§ Exercise goal:
If any record holds an image, omit the image and print the rest exactly.

[Provided data]

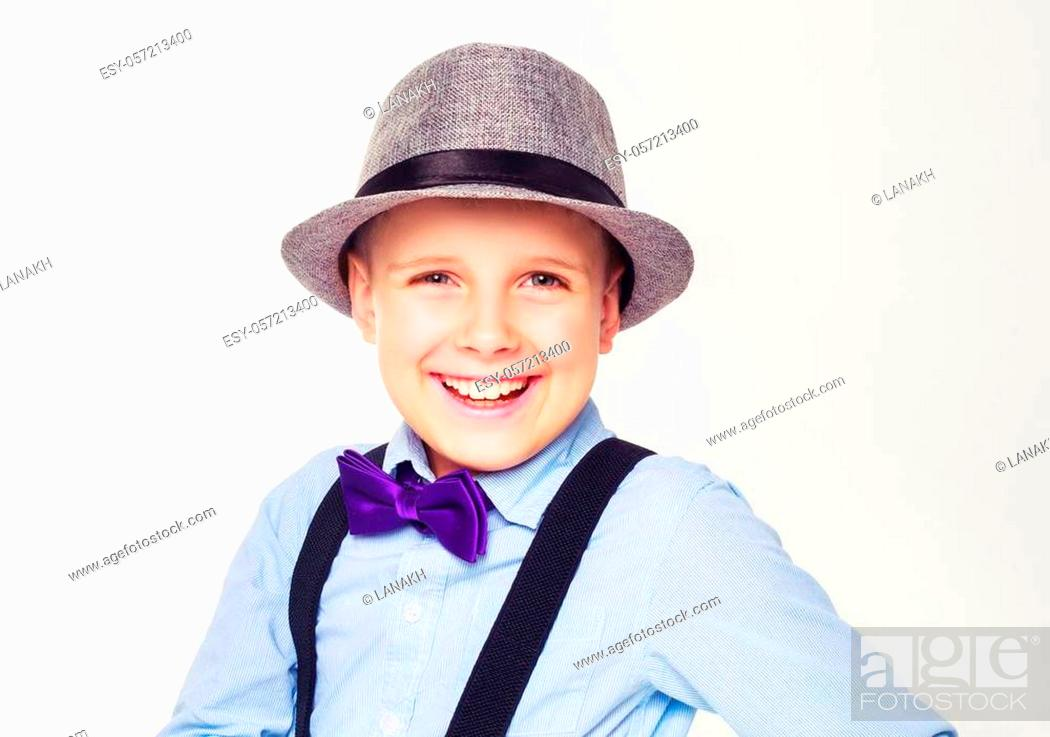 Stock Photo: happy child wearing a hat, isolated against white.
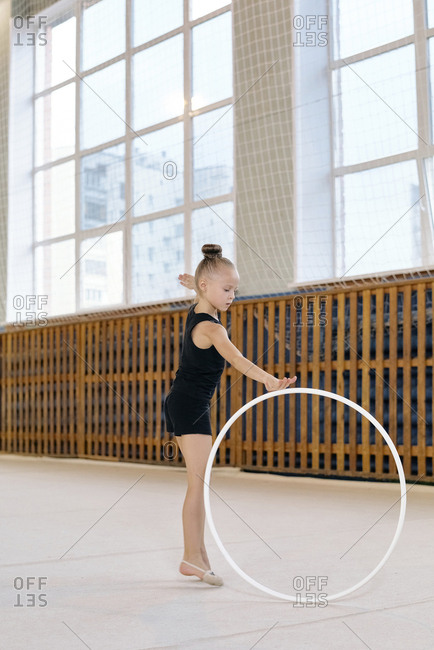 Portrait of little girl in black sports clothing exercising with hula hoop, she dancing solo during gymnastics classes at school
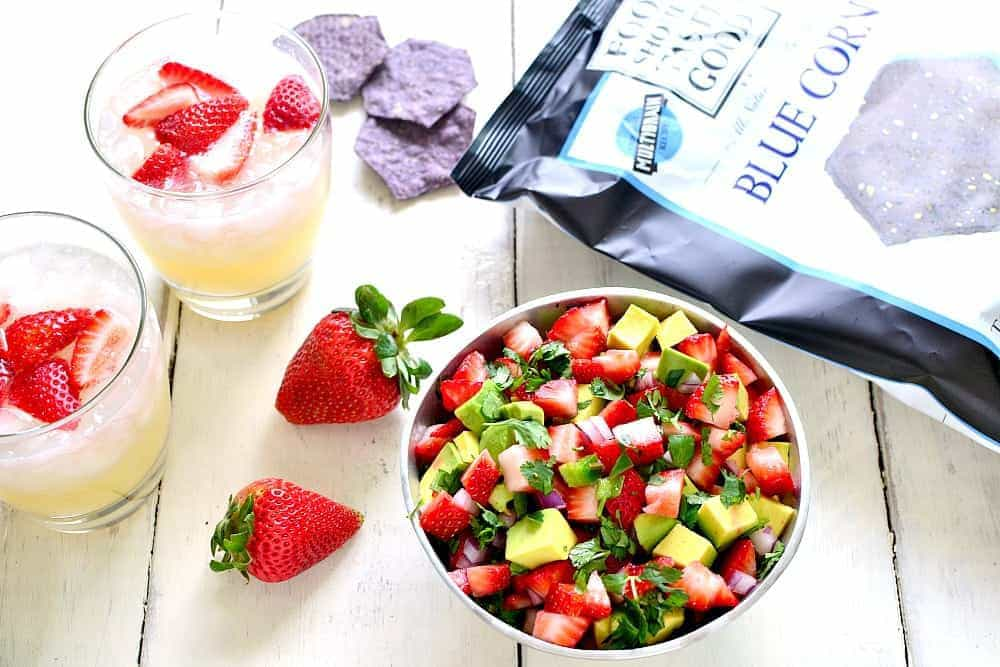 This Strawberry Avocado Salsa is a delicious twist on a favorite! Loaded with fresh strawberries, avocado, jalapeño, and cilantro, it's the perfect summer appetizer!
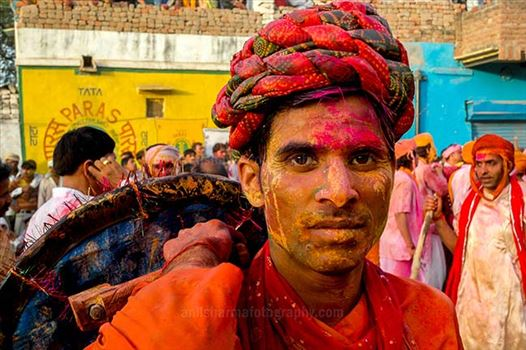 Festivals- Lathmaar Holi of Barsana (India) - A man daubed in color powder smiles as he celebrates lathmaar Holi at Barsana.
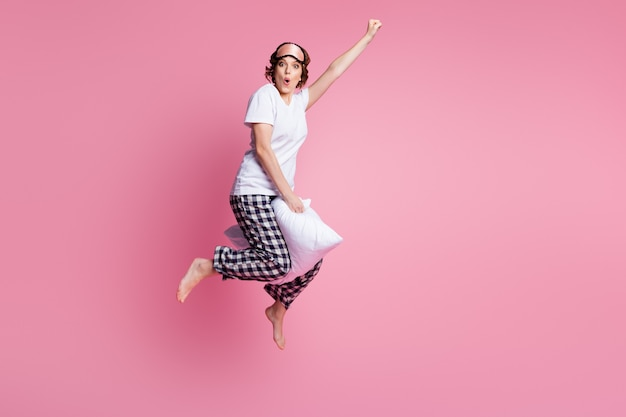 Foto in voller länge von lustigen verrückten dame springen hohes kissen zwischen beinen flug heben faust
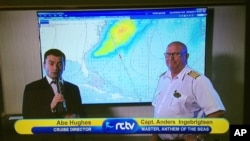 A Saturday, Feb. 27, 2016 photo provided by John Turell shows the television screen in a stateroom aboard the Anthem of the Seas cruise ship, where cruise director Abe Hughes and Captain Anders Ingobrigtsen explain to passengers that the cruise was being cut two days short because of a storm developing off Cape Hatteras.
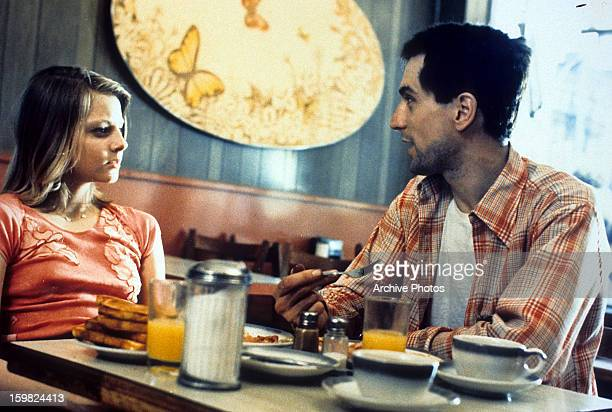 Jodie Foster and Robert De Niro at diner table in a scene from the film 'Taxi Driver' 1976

[/Provided data]

§ Answer box:
 Stock Photo: happy child wearing a hat, isolated against white.
 Portrait of little girl in black sports clothing exercising with hula hoop, she dancing solo during gymnastics classes at school
 This Strawberry Avocado Salsa is a delicious twist on a favorite! Loaded with fresh strawberries, avocado, jalapeño, and cilantro, it's the perfect summer appetizer!
 Festivals- Lathmaar Holi of Barsana (India) - A man daubed in color powder smiles as he celebrates lathmaar Holi at Barsana.
 Foto in voller länge von lustigen verrückten dame springen hohes kissen zwischen beinen flug heben faust
 A Saturday, Feb. 27, 2016 photo provided by John Turell shows the television screen in a stateroom aboard the Anthem of the Seas cruise ship, where cruise director Abe Hughes and Captain Anders Ingobrigtsen explain to passengers that the cruise was being cut two days short because of a storm developing off Cape Hatteras.
 Jodie Foster and Robert De Niro at diner table in a scene from the film 'Taxi Driver' 1976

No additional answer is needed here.